EXERCISE.
Find the line that contains "Considering the objects". Repeat that line and all lines following it, exactly, through the end of the listing below.

Records from a collection
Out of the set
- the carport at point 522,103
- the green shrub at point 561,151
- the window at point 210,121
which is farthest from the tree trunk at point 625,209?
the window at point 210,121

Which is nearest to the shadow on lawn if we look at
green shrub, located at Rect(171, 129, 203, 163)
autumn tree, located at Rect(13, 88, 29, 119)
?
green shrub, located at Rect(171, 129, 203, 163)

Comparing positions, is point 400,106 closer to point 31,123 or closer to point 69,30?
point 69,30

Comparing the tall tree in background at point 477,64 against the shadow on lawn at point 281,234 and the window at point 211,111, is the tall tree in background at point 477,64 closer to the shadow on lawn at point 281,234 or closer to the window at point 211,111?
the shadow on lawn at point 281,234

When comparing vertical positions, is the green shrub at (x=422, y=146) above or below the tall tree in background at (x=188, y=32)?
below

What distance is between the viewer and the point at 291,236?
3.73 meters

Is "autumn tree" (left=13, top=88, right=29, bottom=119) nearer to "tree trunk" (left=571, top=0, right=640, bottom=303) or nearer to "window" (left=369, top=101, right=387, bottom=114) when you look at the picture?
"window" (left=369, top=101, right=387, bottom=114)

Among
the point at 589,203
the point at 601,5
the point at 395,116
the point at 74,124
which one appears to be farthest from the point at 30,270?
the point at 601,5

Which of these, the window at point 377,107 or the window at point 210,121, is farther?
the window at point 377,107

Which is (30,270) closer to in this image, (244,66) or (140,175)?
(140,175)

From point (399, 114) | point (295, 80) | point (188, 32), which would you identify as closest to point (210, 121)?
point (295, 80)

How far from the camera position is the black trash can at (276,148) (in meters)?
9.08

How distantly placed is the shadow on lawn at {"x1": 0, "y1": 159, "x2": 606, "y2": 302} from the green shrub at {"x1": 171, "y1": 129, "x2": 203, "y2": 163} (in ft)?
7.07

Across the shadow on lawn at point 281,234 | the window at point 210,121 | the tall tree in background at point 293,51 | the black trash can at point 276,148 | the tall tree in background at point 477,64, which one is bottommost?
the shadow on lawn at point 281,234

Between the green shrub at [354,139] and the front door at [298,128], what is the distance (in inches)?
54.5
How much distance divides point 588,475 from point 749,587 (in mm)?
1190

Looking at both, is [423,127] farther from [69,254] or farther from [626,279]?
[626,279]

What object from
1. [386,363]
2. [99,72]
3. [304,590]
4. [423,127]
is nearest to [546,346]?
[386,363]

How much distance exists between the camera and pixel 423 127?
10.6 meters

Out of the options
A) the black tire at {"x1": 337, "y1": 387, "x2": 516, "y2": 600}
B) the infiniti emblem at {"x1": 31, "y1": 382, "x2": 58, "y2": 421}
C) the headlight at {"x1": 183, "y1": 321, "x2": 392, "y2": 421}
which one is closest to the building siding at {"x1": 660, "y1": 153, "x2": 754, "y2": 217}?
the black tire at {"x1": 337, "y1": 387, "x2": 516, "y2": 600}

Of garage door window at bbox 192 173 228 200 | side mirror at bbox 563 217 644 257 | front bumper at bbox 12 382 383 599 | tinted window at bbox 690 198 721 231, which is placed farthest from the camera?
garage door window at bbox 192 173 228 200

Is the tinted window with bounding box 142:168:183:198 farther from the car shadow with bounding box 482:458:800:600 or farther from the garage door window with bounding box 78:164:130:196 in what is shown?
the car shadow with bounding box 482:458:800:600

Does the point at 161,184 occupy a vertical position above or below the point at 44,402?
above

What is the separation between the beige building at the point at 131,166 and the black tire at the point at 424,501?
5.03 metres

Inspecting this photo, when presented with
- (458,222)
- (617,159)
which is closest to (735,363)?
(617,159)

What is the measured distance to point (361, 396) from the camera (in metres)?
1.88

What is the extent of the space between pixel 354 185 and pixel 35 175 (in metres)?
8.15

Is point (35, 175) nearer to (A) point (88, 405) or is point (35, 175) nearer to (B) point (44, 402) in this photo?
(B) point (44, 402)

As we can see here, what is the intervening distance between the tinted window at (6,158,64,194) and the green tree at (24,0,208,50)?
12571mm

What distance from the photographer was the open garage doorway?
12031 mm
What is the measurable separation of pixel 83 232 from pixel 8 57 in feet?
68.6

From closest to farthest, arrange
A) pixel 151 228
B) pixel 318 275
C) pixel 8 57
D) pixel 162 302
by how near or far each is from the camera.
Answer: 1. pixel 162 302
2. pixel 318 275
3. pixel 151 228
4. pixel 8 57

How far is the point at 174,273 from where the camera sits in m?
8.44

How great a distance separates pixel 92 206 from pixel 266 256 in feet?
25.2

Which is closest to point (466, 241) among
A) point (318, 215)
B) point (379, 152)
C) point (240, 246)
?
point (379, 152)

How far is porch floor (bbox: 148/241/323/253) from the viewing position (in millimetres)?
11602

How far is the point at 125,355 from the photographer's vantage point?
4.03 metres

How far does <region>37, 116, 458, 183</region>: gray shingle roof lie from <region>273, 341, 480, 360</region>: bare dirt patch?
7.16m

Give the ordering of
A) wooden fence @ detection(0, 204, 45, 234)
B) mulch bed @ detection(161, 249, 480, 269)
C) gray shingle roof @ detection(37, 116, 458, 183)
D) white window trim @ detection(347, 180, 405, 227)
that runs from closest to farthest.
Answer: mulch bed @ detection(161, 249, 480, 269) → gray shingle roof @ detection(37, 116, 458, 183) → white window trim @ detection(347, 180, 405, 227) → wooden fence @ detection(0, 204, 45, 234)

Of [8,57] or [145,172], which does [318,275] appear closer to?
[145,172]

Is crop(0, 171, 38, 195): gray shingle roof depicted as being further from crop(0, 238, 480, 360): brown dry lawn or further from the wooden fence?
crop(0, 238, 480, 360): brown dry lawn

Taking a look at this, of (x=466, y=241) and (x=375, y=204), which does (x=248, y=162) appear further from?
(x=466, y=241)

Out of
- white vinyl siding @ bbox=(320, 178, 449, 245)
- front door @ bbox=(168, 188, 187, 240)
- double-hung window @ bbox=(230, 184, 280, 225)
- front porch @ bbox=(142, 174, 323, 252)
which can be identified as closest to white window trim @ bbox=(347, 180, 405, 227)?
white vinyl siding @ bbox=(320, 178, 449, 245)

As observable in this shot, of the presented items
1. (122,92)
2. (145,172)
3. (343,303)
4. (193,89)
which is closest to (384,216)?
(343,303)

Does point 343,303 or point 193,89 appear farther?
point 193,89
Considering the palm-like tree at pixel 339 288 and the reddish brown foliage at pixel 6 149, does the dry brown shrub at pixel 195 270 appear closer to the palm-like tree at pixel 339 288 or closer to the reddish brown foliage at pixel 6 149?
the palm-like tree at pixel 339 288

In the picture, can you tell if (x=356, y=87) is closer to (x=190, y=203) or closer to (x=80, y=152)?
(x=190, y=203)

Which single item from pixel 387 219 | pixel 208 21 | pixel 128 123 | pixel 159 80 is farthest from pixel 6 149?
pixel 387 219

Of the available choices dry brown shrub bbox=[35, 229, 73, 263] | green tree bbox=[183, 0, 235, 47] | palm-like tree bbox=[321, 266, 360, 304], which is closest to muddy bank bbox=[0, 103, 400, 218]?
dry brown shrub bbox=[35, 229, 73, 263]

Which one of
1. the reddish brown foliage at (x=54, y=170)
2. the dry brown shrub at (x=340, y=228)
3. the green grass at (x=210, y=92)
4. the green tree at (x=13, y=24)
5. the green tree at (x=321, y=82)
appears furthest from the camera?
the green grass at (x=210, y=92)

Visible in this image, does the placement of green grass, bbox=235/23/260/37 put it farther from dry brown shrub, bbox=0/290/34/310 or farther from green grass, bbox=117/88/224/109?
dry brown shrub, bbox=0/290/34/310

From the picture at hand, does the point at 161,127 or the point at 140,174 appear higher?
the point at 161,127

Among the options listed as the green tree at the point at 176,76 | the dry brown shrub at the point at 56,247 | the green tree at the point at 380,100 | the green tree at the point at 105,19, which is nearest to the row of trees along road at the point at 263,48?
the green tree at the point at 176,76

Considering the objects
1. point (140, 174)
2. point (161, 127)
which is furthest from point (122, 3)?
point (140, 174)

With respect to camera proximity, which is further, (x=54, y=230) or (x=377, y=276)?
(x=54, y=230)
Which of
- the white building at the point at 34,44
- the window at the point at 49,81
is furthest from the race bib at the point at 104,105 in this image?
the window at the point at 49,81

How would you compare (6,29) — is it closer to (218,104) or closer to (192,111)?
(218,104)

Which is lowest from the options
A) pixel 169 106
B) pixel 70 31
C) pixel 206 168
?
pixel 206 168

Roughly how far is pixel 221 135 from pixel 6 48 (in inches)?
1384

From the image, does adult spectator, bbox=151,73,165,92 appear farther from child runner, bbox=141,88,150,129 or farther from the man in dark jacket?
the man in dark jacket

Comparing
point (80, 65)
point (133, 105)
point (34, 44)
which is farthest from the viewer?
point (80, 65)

SOLUTION BELOW.
Considering the objects
1. point (140, 174)
2. point (161, 127)
which is furthest from point (122, 3)?
point (140, 174)

With respect to camera proximity, which is further, (x=54, y=230) or (x=377, y=276)?
(x=54, y=230)
Which of
- the white building at the point at 34,44
- the window at the point at 49,81
is furthest from the race bib at the point at 104,105 in this image?
the window at the point at 49,81

How would you compare (6,29) — is it closer to (218,104) or closer to (192,111)?
(218,104)

Which is lowest from the options
A) pixel 169 106
B) pixel 70 31
C) pixel 206 168
?
pixel 206 168

Roughly how far is pixel 221 135 from pixel 6 48 (in inches)?
1384

From the image, does adult spectator, bbox=151,73,165,92 appear farther from child runner, bbox=141,88,150,129 or farther from the man in dark jacket?
the man in dark jacket

Comparing
point (80, 65)
point (133, 105)
point (34, 44)
which is farthest from the viewer?
point (80, 65)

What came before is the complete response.